#5. Start being yourself, genuinely and proudly. – Trying to be anyone else is a waste of the person you are. Be yourself. Embrace that individual inside you that has ideas, strengths and beauty like no one else. Be the person you know yourself to be – the best version of you – on your terms. Above all, be true to YOU, and if you cannot put your heart in it, take yourself out of it.
(In therapeutic terms, this aspect is more difficult to deal with primarily because we often have adaptation mechanisms for dealing with the duties we take on, but do a check-list to see what routines you are running and assess whether this is still viable. We all have roles we take on, roles we play, but we do grow out of or through these roles. Our adaptation to meeting our needs while we take on these jobs and roles, is really the key. Carly.)

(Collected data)
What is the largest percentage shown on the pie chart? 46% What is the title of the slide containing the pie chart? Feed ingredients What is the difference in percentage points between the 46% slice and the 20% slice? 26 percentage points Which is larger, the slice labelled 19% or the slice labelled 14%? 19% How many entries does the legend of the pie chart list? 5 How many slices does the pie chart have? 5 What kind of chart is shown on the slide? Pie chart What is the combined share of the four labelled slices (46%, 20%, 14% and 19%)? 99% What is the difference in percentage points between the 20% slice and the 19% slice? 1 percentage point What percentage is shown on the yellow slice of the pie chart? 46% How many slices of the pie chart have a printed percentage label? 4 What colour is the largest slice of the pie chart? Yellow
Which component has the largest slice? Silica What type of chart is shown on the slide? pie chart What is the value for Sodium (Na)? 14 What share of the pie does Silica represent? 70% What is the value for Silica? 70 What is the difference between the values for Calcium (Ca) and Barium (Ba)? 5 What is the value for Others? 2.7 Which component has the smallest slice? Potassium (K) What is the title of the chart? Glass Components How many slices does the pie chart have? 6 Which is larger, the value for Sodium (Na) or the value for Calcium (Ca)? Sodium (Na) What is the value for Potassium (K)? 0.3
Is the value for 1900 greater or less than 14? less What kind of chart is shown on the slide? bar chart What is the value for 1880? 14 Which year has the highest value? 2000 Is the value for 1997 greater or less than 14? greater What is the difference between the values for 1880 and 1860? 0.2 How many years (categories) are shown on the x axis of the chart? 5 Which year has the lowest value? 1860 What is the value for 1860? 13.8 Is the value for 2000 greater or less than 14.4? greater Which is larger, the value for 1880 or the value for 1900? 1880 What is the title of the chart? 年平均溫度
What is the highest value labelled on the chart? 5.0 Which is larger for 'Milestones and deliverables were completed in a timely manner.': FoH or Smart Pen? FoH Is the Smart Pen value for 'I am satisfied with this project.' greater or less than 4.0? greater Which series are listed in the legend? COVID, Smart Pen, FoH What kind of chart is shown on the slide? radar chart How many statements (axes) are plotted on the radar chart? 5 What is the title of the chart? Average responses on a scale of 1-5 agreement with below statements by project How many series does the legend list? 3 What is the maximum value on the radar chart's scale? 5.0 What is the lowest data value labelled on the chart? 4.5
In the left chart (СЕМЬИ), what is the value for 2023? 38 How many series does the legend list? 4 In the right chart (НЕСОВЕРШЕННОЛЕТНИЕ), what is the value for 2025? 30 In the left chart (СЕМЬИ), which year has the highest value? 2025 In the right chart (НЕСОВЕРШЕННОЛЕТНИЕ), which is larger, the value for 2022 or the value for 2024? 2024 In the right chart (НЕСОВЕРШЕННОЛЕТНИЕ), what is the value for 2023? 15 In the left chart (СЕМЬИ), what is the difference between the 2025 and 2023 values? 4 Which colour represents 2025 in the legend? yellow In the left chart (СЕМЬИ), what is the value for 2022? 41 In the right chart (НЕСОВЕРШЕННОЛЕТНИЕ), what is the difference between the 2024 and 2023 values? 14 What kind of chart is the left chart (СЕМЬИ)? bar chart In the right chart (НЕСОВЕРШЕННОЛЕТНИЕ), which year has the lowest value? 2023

§ **BRIEF**: Copy the passage on being yourself from "#5. Start being" to "yourself out of it.", swapping "heart" for "soul". The rows have no connection to the text.

§ **RESULT OF THE TASK**:
#5. Start being yourself, genuinely and proudly. – Trying to be anyone else is a waste of the person you are. Be yourself. Embrace that individual inside you that has ideas, strengths and beauty like no one else. Be the person you know yourself to be – the best version of you – on your terms. Above all, be true to YOU, and if you cannot put your soul in it, take yourself out of it.